→ **ACTIVITY**
Retype, word for word, the line holding "kingdom: Animalia" and each line after it down to the end of the data; pictures are not copied.

EXERCISE INPUTS START

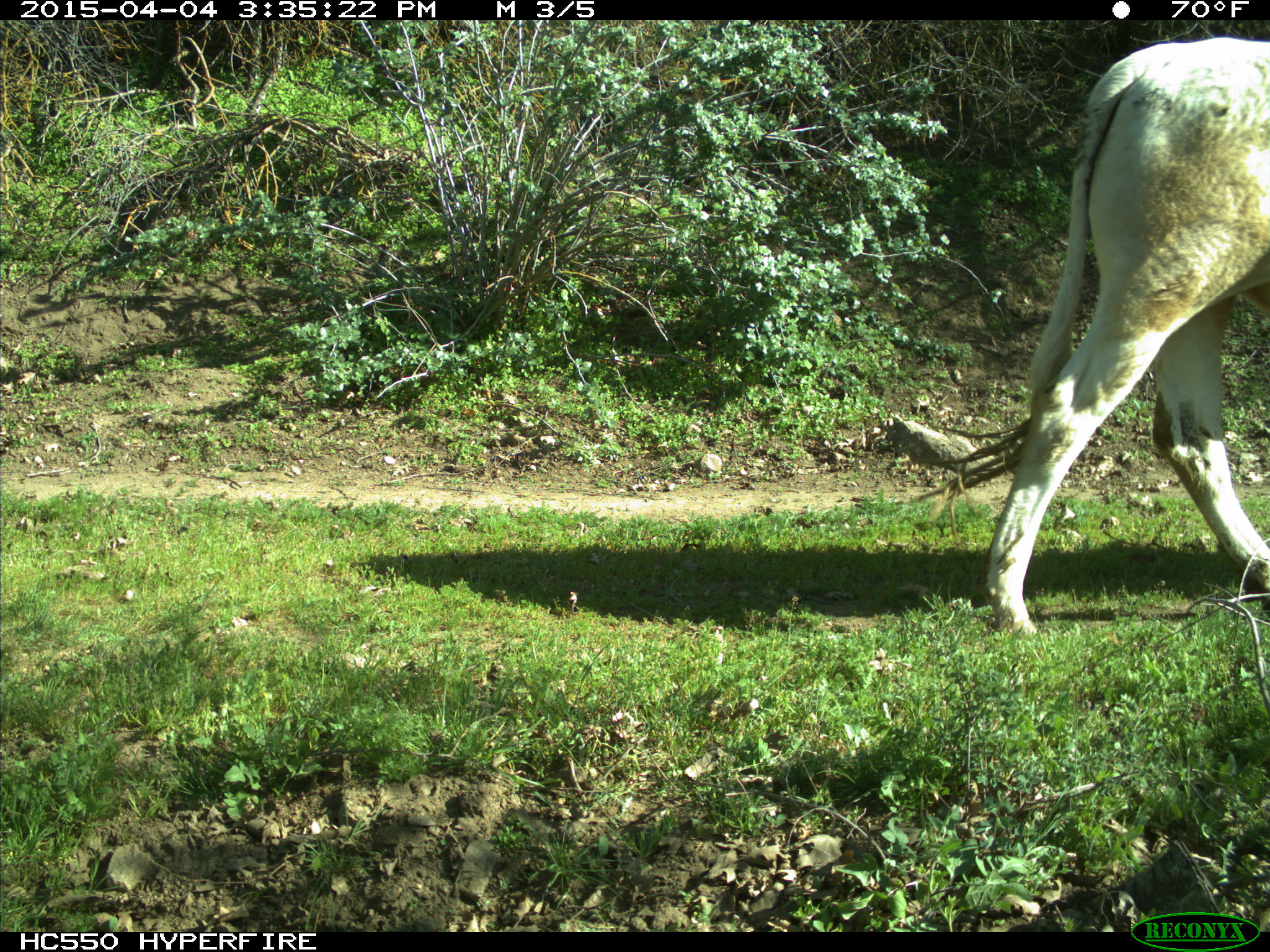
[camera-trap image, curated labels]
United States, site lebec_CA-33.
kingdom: Animalia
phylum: Chordata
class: Mammalia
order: Artiodactyla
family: Bovidae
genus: Bos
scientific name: Bos taurus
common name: domestic cow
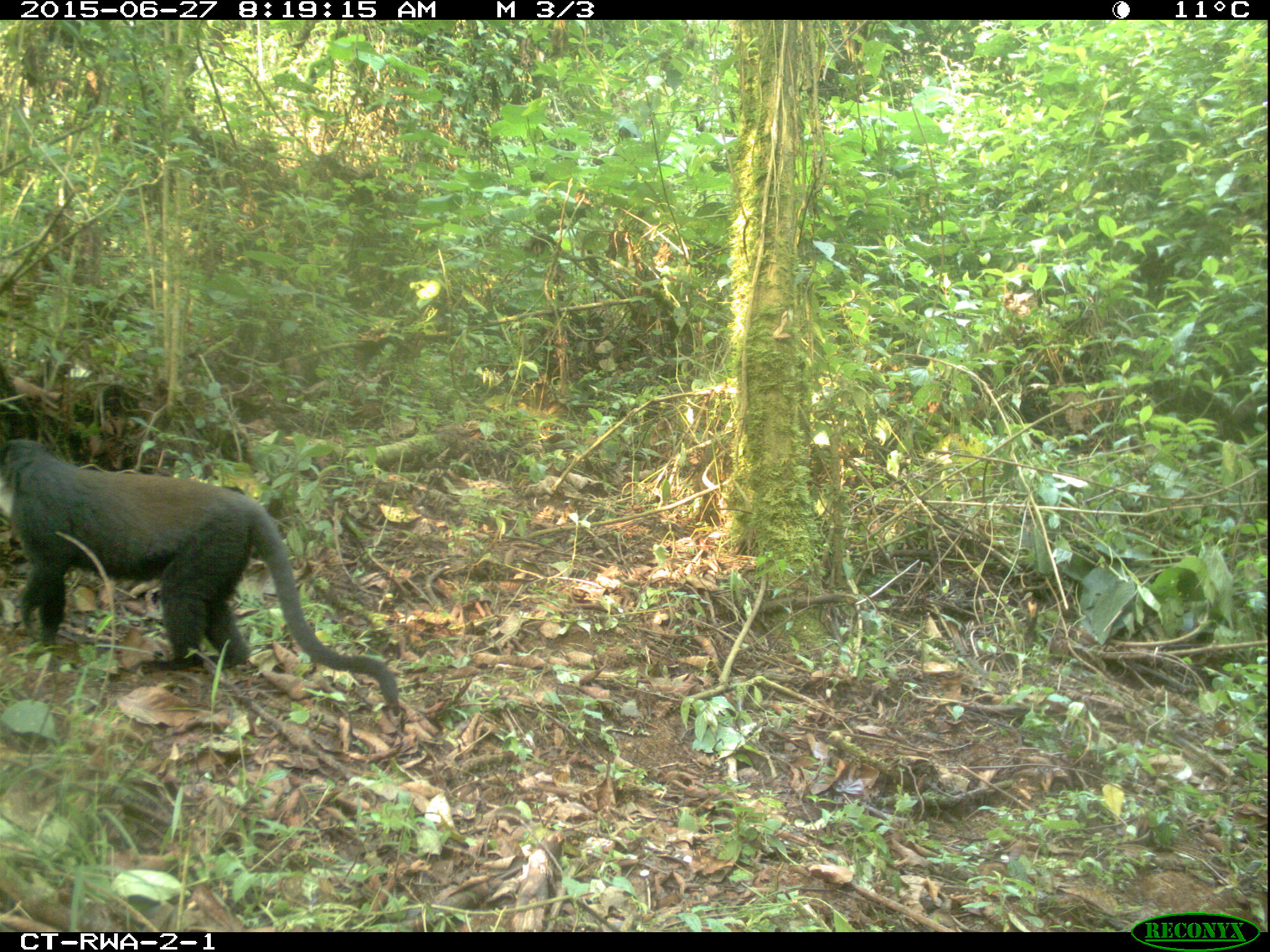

EXERCISE INPUTS END

→ **ANSWER TO THIS TASK**
kingdom: Animalia
phylum: Chordata
class: Mammalia
order: Artiodactyla
family: Bovidae
genus: Bos
scientific name: Bos taurus
common name: domestic cow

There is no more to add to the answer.